YOUR INSTRUCTIONS
Your answer must be an exact transcription of every record.

Crawled caption data
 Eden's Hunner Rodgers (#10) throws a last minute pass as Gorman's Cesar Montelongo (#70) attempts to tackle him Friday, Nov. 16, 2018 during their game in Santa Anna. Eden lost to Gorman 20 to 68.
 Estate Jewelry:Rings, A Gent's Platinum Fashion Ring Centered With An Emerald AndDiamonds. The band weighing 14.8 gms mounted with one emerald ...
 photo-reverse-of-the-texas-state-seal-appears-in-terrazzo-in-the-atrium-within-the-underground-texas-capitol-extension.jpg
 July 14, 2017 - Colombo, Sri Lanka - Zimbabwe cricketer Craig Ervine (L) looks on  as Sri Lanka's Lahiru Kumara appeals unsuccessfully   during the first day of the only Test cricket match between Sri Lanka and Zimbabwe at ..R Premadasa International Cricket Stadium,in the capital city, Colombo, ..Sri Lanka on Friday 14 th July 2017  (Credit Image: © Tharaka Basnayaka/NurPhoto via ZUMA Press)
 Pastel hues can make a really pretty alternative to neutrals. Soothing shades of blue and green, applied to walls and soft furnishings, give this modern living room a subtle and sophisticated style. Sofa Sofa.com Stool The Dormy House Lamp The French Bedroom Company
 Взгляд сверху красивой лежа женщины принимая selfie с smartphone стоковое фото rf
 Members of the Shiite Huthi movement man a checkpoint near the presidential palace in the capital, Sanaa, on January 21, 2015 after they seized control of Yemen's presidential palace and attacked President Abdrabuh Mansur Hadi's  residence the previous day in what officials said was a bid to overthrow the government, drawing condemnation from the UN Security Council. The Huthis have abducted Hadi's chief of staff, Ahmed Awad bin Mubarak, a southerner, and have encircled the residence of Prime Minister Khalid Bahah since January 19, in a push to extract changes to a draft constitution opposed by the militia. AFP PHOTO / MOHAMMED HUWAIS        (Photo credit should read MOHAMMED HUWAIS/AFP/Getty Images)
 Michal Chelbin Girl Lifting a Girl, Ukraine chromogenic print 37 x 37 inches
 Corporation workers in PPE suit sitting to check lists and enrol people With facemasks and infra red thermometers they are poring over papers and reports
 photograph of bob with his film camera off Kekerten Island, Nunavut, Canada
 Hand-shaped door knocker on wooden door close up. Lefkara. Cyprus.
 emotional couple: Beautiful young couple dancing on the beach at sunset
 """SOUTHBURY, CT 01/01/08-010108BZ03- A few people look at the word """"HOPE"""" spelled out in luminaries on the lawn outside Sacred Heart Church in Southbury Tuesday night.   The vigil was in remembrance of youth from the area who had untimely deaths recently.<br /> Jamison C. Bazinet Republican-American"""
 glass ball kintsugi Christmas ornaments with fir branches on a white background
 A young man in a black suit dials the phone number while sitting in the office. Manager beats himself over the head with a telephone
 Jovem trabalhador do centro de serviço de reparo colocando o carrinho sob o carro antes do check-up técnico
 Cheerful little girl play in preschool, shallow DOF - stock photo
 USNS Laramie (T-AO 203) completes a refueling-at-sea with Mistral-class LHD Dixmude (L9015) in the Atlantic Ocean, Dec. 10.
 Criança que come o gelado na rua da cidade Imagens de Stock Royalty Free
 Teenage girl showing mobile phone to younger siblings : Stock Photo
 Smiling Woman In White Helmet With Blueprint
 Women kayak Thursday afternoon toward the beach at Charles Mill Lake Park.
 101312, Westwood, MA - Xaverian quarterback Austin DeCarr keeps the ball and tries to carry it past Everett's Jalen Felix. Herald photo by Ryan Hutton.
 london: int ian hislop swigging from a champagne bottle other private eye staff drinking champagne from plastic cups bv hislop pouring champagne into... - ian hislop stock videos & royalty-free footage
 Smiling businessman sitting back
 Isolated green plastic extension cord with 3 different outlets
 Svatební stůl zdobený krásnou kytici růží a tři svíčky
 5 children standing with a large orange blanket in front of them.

OUTPUT OF THE TASK
 Eden's Hunner Rodgers (#10) throws a last minute pass as Gorman's Cesar Montelongo (#70) attempts to tackle him Friday, Nov. 16, 2018 during their game in Santa Anna. Eden lost to Gorman 20 to 68.
 Estate Jewelry:Rings, A Gent's Platinum Fashion Ring Centered With An Emerald AndDiamonds. The band weighing 14.8 gms mounted with one emerald ...
 photo-reverse-of-the-texas-state-seal-appears-in-terrazzo-in-the-atrium-within-the-underground-texas-capitol-extension.jpg
 July 14, 2017 - Colombo, Sri Lanka - Zimbabwe cricketer Craig Ervine (L) looks on  as Sri Lanka's Lahiru Kumara appeals unsuccessfully   during the first day of the only Test cricket match between Sri Lanka and Zimbabwe at ..R Premadasa International Cricket Stadium,in the capital city, Colombo, ..Sri Lanka on Friday 14 th July 2017  (Credit Image: © Tharaka Basnayaka/NurPhoto via ZUMA Press)
 Pastel hues can make a really pretty alternative to neutrals. Soothing shades of blue and green, applied to walls and soft furnishings, give this modern living room a subtle and sophisticated style. Sofa Sofa.com Stool The Dormy House Lamp The French Bedroom Company
 Взгляд сверху красивой лежа женщины принимая selfie с smartphone стоковое фото rf
 Members of the Shiite Huthi movement man a checkpoint near the presidential palace in the capital, Sanaa, on January 21, 2015 after they seized control of Yemen's presidential palace and attacked President Abdrabuh Mansur Hadi's  residence the previous day in what officials said was a bid to overthrow the government, drawing condemnation from the UN Security Council. The Huthis have abducted Hadi's chief of staff, Ahmed Awad bin Mubarak, a southerner, and have encircled the residence of Prime Minister Khalid Bahah since January 19, in a push to extract changes to a draft constitution opposed by the militia. AFP PHOTO / MOHAMMED HUWAIS        (Photo credit should read MOHAMMED HUWAIS/AFP/Getty Images)
 Michal Chelbin Girl Lifting a Girl, Ukraine chromogenic print 37 x 37 inches
 Corporation workers in PPE suit sitting to check lists and enrol people With facemasks and infra red thermometers they are poring over papers and reports
 photograph of bob with his film camera off Kekerten Island, Nunavut, Canada
 Hand-shaped door knocker on wooden door close up. Lefkara. Cyprus.
 emotional couple: Beautiful young couple dancing on the beach at sunset
 """SOUTHBURY, CT 01/01/08-010108BZ03- A few people look at the word """"HOPE"""" spelled out in luminaries on the lawn outside Sacred Heart Church in Southbury Tuesday night.   The vigil was in remembrance of youth from the area who had untimely deaths recently.<br /> Jamison C. Bazinet Republican-American"""
 glass ball kintsugi Christmas ornaments with fir branches on a white background
 A young man in a black suit dials the phone number while sitting in the office. Manager beats himself over the head with a telephone
 Jovem trabalhador do centro de serviço de reparo colocando o carrinho sob o carro antes do check-up técnico
 Cheerful little girl play in preschool, shallow DOF - stock photo
 USNS Laramie (T-AO 203) completes a refueling-at-sea with Mistral-class LHD Dixmude (L9015) in the Atlantic Ocean, Dec. 10.
 Criança que come o gelado na rua da cidade Imagens de Stock Royalty Free
 Teenage girl showing mobile phone to younger siblings : Stock Photo
 Smiling Woman In White Helmet With Blueprint
 Women kayak Thursday afternoon toward the beach at Charles Mill Lake Park.
 101312, Westwood, MA - Xaverian quarterback Austin DeCarr keeps the ball and tries to carry it past Everett's Jalen Felix. Herald photo by Ryan Hutton.
 london: int ian hislop swigging from a champagne bottle other private eye staff drinking champagne from plastic cups bv hislop pouring champagne into... - ian hislop stock videos & royalty-free footage
 Smiling businessman sitting back
 Isolated green plastic extension cord with 3 different outlets
 Svatební stůl zdobený krásnou kytici růží a tři svíčky
 5 children standing with a large orange blanket in front of them.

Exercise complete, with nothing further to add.